Compromise: a four-letter word
Admirers and critics alike say Roemer has a hard time compromising. During his time as a Democratic congressman -- from 1981 to 1988 -- he fought with Democratic leadership, calling then-Speaker Tip O'Neill (D-Mass.) too liberal. And as governor in Louisiana, he was unable to get his tax reforms through the state Legislature.
Toward the end of his term as governor, he became a Republican, but could not win re-election in 1991, even as the state was turning more conservative. He finished third in that year's open primary, leaving Louisianans with a choice between ethically challenged former Gov. Edwin Edwards (D), whom Roemer had defeated four years earlier, and former Ku Klux Klan leader David Duke (R).
"He wasn't real good with it -- even working with his allies. He didn't compromise," Maginnis said. "I think had he done a little bit better job of working the politics of it, he would have made more progress."
Part of that stubbornness came from Roemer's intelligence, Gomez said.

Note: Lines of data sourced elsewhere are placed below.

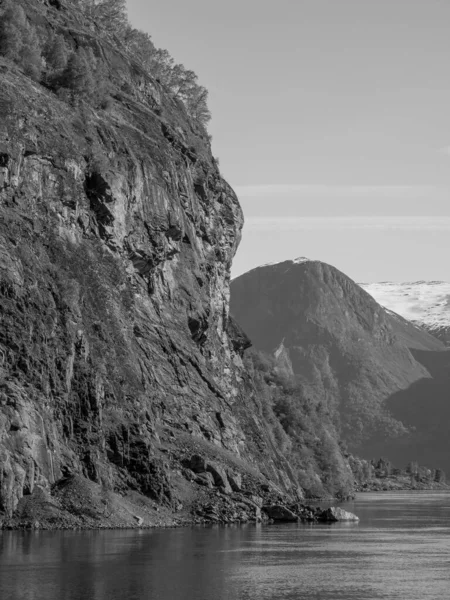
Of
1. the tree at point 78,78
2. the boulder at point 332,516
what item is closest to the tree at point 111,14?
the tree at point 78,78

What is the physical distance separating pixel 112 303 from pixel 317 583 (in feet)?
186

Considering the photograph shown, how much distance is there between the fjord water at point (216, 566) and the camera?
208 feet

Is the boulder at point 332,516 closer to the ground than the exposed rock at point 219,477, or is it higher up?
closer to the ground

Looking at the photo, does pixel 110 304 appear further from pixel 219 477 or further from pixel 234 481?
pixel 234 481

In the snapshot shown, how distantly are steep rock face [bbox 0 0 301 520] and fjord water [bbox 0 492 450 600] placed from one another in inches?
401

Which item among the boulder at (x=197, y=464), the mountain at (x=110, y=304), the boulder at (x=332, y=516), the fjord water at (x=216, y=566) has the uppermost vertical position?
the mountain at (x=110, y=304)

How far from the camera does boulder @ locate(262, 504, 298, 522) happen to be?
12056cm

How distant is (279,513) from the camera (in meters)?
121

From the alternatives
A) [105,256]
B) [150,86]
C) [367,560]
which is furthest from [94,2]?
[367,560]

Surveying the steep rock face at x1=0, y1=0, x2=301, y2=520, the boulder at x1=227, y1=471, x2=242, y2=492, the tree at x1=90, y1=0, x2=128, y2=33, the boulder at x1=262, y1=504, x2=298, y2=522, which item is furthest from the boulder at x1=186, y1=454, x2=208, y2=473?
the tree at x1=90, y1=0, x2=128, y2=33

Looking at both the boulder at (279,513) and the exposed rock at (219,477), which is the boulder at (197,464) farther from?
the boulder at (279,513)

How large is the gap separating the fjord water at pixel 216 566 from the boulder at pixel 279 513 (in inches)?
608

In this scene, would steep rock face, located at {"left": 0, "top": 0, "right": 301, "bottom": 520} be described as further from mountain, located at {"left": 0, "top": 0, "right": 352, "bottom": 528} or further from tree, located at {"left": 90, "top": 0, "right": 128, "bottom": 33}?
tree, located at {"left": 90, "top": 0, "right": 128, "bottom": 33}

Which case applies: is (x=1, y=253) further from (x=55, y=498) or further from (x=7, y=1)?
(x=7, y=1)
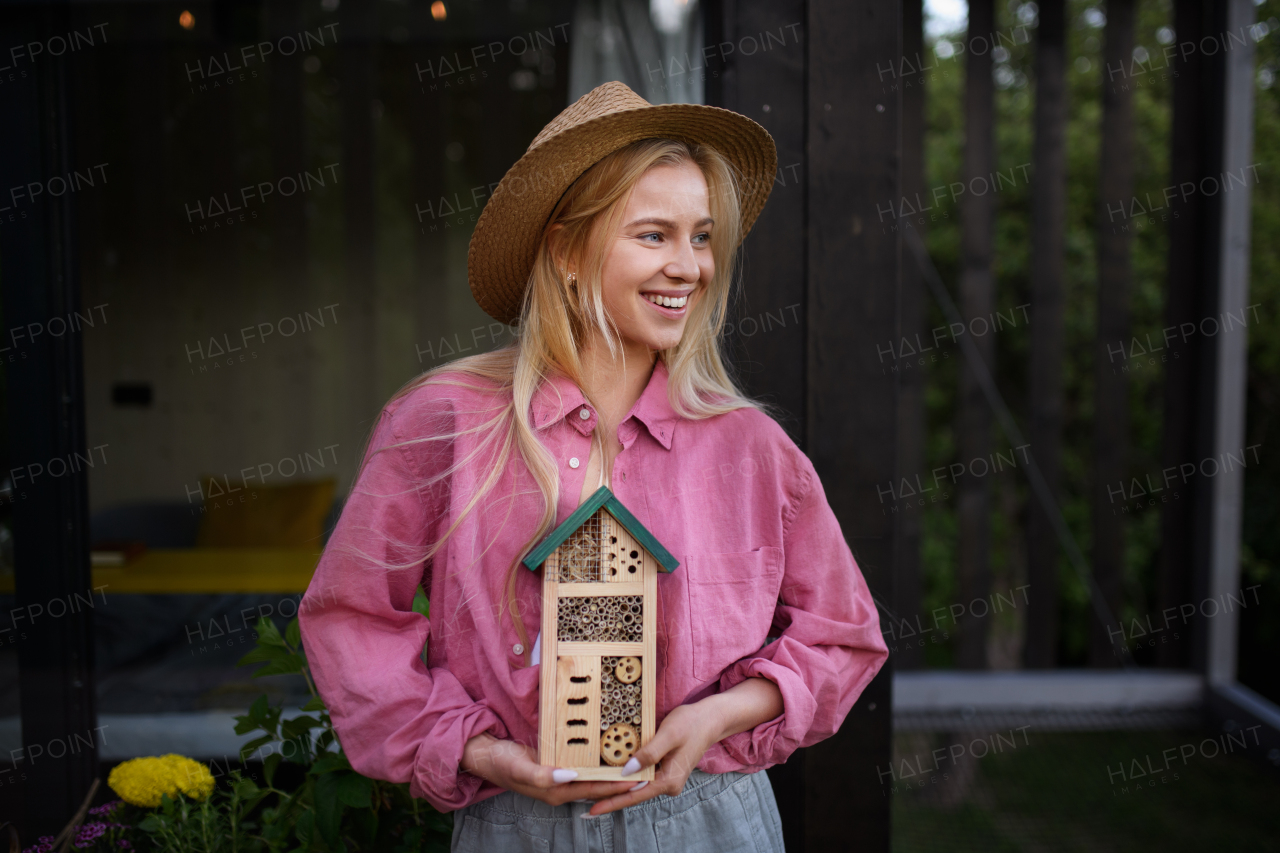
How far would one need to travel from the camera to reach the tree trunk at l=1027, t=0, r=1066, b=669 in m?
3.47

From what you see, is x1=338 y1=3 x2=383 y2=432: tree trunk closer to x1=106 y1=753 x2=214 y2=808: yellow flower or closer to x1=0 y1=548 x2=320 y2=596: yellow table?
x1=0 y1=548 x2=320 y2=596: yellow table

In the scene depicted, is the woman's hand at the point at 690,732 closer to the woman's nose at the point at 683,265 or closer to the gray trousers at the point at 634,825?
the gray trousers at the point at 634,825

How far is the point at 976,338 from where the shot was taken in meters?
3.66

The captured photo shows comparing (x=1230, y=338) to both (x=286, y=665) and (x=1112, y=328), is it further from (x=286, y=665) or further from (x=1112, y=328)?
(x=286, y=665)

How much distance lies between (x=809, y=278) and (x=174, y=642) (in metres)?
2.38

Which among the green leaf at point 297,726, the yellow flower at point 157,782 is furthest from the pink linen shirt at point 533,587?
the yellow flower at point 157,782

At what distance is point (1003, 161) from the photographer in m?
5.61

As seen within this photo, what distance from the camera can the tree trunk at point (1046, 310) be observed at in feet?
11.4

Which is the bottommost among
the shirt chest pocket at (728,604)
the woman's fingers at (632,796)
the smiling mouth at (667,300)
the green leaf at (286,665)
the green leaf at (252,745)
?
the green leaf at (252,745)

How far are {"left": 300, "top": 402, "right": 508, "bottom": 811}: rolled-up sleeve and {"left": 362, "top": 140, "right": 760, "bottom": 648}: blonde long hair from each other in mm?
A: 27

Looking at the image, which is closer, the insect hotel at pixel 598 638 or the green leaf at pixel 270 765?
the insect hotel at pixel 598 638

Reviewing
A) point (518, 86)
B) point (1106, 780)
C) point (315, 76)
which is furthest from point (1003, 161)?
point (315, 76)

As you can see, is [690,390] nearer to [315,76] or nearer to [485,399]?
[485,399]

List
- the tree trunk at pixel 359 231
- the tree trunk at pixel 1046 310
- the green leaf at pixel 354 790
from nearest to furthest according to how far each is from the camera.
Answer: the green leaf at pixel 354 790, the tree trunk at pixel 1046 310, the tree trunk at pixel 359 231
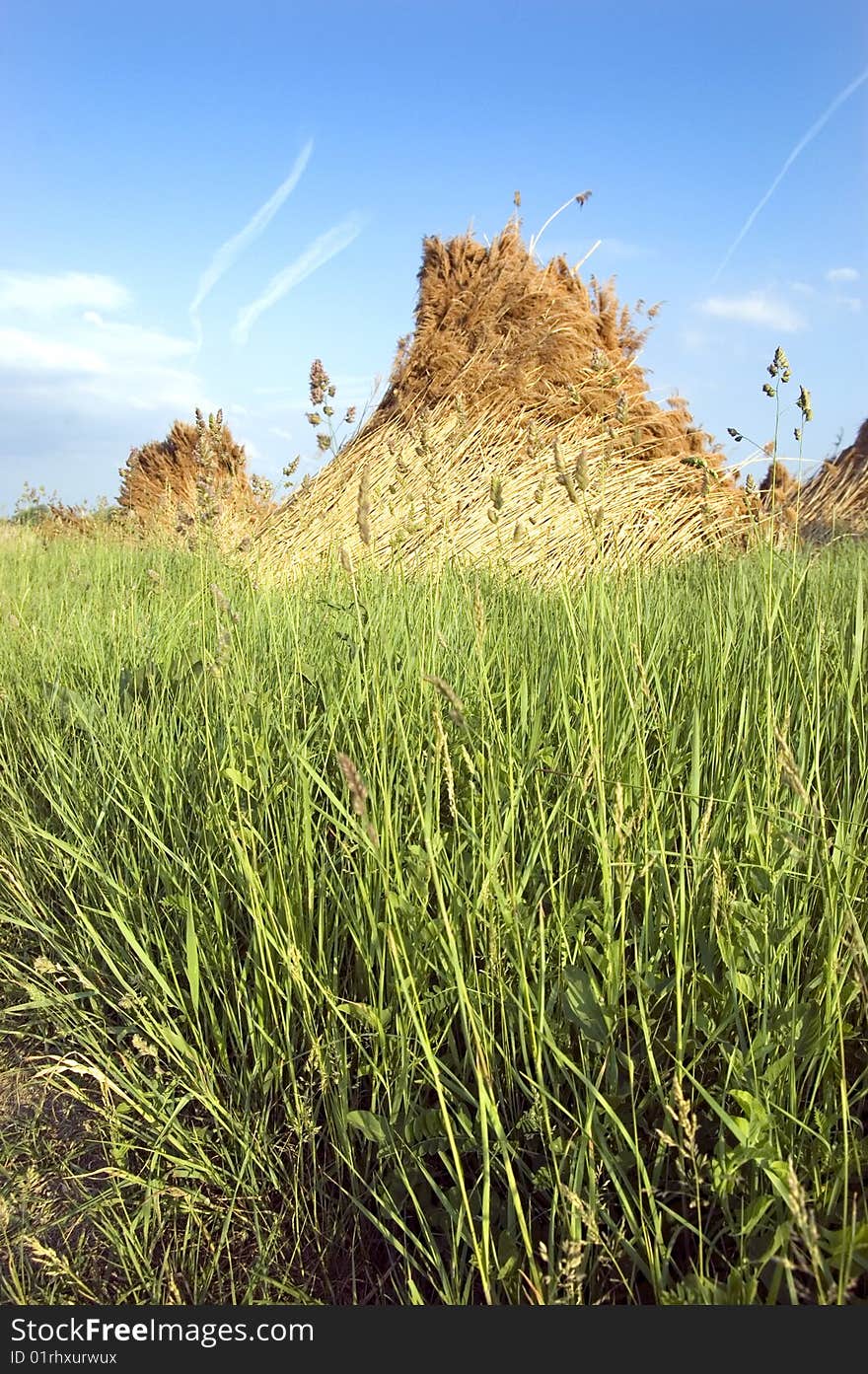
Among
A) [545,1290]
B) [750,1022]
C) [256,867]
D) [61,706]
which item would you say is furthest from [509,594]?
[545,1290]

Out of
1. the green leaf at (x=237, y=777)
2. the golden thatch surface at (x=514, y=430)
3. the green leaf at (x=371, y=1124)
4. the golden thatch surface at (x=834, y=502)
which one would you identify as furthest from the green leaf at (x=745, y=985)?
the golden thatch surface at (x=834, y=502)

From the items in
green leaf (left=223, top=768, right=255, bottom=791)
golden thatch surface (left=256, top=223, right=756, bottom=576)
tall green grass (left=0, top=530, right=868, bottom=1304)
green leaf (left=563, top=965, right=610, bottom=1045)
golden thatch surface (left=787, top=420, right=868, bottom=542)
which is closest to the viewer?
tall green grass (left=0, top=530, right=868, bottom=1304)

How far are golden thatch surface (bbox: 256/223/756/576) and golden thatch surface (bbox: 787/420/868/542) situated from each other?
167 cm

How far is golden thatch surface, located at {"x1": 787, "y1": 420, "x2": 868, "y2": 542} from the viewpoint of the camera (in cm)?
678

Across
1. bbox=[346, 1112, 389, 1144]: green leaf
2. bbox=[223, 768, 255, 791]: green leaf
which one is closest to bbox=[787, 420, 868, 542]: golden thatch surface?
bbox=[223, 768, 255, 791]: green leaf

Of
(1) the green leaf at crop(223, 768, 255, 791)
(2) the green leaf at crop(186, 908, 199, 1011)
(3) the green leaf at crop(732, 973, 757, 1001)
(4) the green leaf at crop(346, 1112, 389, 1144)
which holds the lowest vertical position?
(4) the green leaf at crop(346, 1112, 389, 1144)

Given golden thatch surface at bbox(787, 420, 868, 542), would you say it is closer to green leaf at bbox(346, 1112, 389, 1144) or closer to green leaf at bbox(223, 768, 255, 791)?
green leaf at bbox(223, 768, 255, 791)

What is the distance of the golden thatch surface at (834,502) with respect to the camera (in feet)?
22.2

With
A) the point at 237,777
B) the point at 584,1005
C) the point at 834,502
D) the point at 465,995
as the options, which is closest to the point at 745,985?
the point at 584,1005

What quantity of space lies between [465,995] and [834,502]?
7389mm

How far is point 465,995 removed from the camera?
962 mm

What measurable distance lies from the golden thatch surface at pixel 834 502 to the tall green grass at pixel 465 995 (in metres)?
5.13

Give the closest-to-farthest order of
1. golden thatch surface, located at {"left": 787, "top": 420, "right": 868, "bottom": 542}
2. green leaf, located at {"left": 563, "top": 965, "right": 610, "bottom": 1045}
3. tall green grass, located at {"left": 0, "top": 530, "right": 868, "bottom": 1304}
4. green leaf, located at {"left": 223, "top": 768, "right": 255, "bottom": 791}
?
1. tall green grass, located at {"left": 0, "top": 530, "right": 868, "bottom": 1304}
2. green leaf, located at {"left": 563, "top": 965, "right": 610, "bottom": 1045}
3. green leaf, located at {"left": 223, "top": 768, "right": 255, "bottom": 791}
4. golden thatch surface, located at {"left": 787, "top": 420, "right": 868, "bottom": 542}

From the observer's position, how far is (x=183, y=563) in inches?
204
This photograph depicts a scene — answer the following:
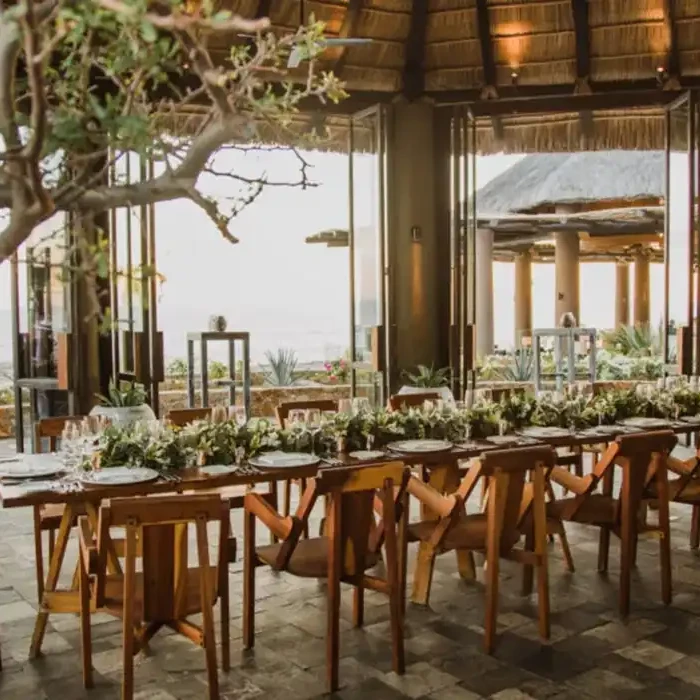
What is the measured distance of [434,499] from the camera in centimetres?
371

With a bachelor's degree from Harvard College and an MBA from Harvard Business School, Roemer was able to debate almost any subject.
"He was pretty headstrong, but he was one of the most brilliant people I ever worked with," Gomez said. "Because of that, he didn't suffer those of us who weren't as bright as he was very well."
Templet characterized Roemer's unwillingness to compromise differently: When given the choice between his principles and politics, Roemer chooses the former.
"He's got a strong moral streak to him and he's very smart," Templet said, later adding: "I think he'd rather lose [an election] than do the wrong thing."